Thursday, October 02, 2008

An Interesting Discussion of the Sources of Income Inequality

I don't usually use posts here to point at other people's posts elsewhere, but I just read a thoughtful discussion of the sources of increasing income inequality in a piece by Schultz and Kling and think some of my readers might find it interesting.

3 Comments:

At 3:56 PM, October 02, 2008, Blogger Joel Davis said...

> “Virtually all—92 percent—of children whose families make over $75,000 are living with both parents. On the other end of the income scale, the situation is reversed: only about 20 percent of kids in families earning under $15,000 live with both parents.”

I think it's a mistake to identify divorce as some sort of metric of failure for children. If the relationship was in enough turmoil to warrant a divorce, then a divorce would seem to error on the side of removing children from anti-social home situations and be an actual net gain to social welfare.

I'm fairly young and a product of the public education system, and I would like to point out that if drop outs have risen as a percentage, it's probably due to the absolute crap the system has become. The students get all the office politics an productive apathy characteristic of large organizations, without the benefit of actually getting paid to do it. After 10 years of such a system where your only motivation to succeed is social (since the vast majority can just as easily get GEDs and start at community college and then transfer to a real school by the end of high school) I would say, again, this is good sign that the aren't putting up with it anymore. Again, a gain in social welfare.

Good article on the whole, but I've always been more partial to the big four explanation.

 
At 7:31 PM, October 02, 2008, Anonymous Anonymous said...

Good article - it avoids the usual fatuousness about "education" being the solution.

 
At 7:39 PM, November 10, 2008, Anonymous Steve said...

... the claim is that both parents must work to make ends meet. A different explanation is more likely. As women have become better educated and live longer, the opportunity cost of staying at home instead of earning money in the marketplace is much higher.
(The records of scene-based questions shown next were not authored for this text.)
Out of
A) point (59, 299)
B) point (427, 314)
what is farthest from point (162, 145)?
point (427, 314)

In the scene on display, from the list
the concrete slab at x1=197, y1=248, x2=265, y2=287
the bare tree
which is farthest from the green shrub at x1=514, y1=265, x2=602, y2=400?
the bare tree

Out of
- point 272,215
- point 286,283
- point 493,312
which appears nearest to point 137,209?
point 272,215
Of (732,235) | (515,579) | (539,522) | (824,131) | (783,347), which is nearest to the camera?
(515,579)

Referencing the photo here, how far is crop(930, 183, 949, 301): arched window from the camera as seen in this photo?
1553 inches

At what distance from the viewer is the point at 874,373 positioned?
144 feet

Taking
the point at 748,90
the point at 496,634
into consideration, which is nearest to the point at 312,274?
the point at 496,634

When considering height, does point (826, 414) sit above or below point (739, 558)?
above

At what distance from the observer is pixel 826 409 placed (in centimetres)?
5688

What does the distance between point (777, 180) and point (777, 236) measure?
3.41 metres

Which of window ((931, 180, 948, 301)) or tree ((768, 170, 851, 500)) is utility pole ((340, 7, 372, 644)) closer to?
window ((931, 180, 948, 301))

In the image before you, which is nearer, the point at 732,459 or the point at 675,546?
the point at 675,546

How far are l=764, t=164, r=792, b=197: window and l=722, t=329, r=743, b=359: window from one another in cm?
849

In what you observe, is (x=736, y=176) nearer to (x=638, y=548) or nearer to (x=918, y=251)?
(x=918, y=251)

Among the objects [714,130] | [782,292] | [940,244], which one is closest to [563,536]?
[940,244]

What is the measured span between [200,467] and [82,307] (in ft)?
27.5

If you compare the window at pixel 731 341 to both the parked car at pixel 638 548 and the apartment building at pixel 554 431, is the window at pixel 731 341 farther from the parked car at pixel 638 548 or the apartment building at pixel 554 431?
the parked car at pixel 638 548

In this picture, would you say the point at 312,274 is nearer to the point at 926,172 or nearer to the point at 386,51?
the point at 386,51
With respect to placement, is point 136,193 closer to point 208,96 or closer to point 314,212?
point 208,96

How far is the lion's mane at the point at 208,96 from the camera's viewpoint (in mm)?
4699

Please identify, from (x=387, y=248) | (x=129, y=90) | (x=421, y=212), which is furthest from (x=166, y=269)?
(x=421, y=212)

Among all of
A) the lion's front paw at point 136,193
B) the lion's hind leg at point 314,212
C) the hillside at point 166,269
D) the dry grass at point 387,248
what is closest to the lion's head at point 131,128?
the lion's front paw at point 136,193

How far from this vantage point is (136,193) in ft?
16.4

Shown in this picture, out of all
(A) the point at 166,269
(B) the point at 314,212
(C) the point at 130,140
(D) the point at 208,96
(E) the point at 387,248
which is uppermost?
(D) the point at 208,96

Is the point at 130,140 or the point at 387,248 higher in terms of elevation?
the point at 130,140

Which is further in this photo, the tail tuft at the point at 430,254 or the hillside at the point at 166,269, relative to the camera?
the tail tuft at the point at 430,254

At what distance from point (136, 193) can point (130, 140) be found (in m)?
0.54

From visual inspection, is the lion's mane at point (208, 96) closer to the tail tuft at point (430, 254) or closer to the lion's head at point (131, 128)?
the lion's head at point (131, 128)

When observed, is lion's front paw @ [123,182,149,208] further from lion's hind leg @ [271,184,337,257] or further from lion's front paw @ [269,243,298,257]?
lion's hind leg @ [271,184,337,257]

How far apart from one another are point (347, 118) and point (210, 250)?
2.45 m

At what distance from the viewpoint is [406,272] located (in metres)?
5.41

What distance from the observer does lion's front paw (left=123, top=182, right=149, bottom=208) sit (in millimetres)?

OTOH, other couples becoming double-income must have some inflationary effect, both on the prices of things you would have wanted anyway, and on what things you want ("keeping up with the Joneses"), so one might reasonably expect that as the number of double-income families increases, there's more impetus for remaining families to become double-income.


Virtually all—92 percent—of children whose families make over $75,000 are living with both parents. On the other end of the income scale, the situation is reversed: only about 20 percent of kids in families earning under $15,000 live with both parents.

So how do you draw the arrow of causation? It's plausible that having two parents in a household makes child care easier, and allows the option of having two incomes. It's also plausible that poverty puts an added strain on relationships and makes divorce or separation more likely. And there are other factors (like being black or Hispanic, or growing up in an inner-city slum) that make both poverty and single-parent-hood more likely.